Bug #45880 OUTER JOINed tables with no condition in WHERE must be at the end of explain
Submitted: 1 Jul 2009 14:21
Reporter: Andrii Nikitin Email Updates:
Status: Verified Impact on me:
None 
Category:MySQL Server: Optimizer Severity:S3 (Non-critical)
Version:5.0, 5.1 OS:Any
Assigned to: Sergei Glukhov CPU Architecture:Any
Triage: Triaged: D3 (Medium) / R3 (Medium) / E2 (Low)

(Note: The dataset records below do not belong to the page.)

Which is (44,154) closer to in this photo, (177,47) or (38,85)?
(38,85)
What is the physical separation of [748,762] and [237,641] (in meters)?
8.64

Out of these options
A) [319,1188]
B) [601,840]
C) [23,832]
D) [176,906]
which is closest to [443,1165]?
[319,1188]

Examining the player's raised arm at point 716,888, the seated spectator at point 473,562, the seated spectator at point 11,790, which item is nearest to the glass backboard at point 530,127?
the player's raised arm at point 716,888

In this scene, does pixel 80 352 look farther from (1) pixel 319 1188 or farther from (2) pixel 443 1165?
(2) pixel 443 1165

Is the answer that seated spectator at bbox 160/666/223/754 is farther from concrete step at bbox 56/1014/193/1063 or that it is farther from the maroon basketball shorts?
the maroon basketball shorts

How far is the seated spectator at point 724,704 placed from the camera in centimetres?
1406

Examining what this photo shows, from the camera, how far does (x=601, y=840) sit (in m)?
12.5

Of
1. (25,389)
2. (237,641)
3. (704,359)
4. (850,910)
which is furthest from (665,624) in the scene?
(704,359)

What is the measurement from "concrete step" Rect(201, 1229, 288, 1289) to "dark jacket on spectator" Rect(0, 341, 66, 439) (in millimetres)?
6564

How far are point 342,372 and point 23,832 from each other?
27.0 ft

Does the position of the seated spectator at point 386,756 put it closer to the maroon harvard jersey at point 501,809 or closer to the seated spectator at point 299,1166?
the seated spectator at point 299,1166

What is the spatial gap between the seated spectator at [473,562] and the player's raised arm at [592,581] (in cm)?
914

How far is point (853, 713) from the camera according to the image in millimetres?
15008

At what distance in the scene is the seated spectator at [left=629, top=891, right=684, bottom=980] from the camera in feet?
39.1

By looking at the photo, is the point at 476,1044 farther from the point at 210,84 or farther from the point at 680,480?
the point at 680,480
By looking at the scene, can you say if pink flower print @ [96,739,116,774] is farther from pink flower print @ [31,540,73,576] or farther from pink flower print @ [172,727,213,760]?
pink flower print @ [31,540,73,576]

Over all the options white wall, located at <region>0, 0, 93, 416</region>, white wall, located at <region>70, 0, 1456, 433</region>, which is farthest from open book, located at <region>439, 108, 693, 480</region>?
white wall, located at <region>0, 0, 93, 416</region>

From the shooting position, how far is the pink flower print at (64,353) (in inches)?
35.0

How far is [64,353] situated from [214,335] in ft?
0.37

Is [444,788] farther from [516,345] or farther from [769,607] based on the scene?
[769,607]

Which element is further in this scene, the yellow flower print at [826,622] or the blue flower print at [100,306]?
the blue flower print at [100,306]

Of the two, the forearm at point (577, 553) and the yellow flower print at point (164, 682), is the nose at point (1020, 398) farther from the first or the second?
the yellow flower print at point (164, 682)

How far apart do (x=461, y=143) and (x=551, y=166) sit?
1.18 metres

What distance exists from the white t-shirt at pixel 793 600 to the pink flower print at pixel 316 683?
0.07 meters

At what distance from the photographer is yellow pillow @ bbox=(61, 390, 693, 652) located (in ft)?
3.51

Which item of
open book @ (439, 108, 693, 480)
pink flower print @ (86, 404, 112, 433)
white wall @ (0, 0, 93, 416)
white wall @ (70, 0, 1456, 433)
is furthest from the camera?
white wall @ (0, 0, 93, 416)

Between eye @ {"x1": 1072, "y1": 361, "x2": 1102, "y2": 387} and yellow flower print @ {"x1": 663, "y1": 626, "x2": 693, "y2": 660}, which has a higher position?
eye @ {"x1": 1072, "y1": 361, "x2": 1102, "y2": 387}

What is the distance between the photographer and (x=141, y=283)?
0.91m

[1 Jul 2009 14:21] Andrii Nikitin
Description:
If query has:
- table in OUTER JOIN 
- there is no filter condition for that table

Then this table must be last in join order: otherwise it is possible that some rows retrieved from this table will be discarded in further filtering, i.e. we fetched more rows than was needed. 
At the same time retrieving unnecessary rows doesn't give any advantage.

How to repeat:
Problem observed in both 5.0 and 5.1 but in 5.0 performance difference not so big. This is simplified example while in real life difference may be 4min vs 2sec (120x times).

1. Load sakila database 
http://downloads.mysql.com/docs/sakila-db.zip

2. See explain plan for query with LEFT JOIN and no condition on tables f, fc, c:
explain SELECT SQL_NO_CACHE -- STRAIGHT_JOIN
c.name AS category
, SUM(p.amount) AS total_sales
FROM rental AS r
JOIN payment AS p ON p.rental_id = r.rental_id
JOIN inventory AS i ON r.inventory_id = i.inventory_id
LEFT JOIN film AS f ON i.film_id = f.film_id
LEFT JOIN film_category AS fc ON f.film_id = fc.film_id
LEFT JOIN category AS c ON fc.category_id = c.category_id
WHERE p.amount > 10
and r.rental_date < "2005-06-22"
GROUP BY c.name;

See that some of tables f, fc, c are joined before p and r

3. Execute queries:
flush status;

SELECT SQL_NO_CACHE -- STRAIGHT_JOIN
c.name AS category
, SUM(p.amount) AS total_sales
FROM rental AS r
JOIN payment AS p ON p.rental_id = r.rental_id
JOIN inventory AS i ON r.inventory_id = i.inventory_id
LEFT JOIN film AS f ON i.film_id = f.film_id
LEFT JOIN film_category AS fc ON f.film_id = fc.film_id
LEFT JOIN category AS c ON fc.category_id = c.category_id
WHERE p.amount > 10
and r.rental_date < "2005-06-22"
GROUP BY c.name;

show status like "ha%";

flush status;

SELECT SQL_NO_CACHE STRAIGHT_JOIN
c.name AS category
, SUM(p.amount) AS total_sales
FROM rental AS r
JOIN payment AS p ON p.rental_id = r.rental_id
JOIN inventory AS i ON r.inventory_id = i.inventory_id
LEFT JOIN film AS f ON i.film_id = f.film_id
LEFT JOIN film_category AS fc ON f.film_id = fc.film_id
LEFT JOIN category AS c ON fc.category_id = c.category_id
WHERE p.amount > 10
and r.rental_date < "2005-06-22"
GROUP BY c.name;

show status like "ha%";

4. See that query with STRAIGHT_JOIN executes in 0.04 sec while optimizer chooses plan which executed in 0.16 sec (4x times difference).

ha% counters:
Handler_read_key	29042
Handler_read_next	57346
vs:
Handler_read_key	7146
Handler_read_next	13908

Suggested fix:
Check if OUTER joined table has no condition in WHERE and place it to the end of JOIN order.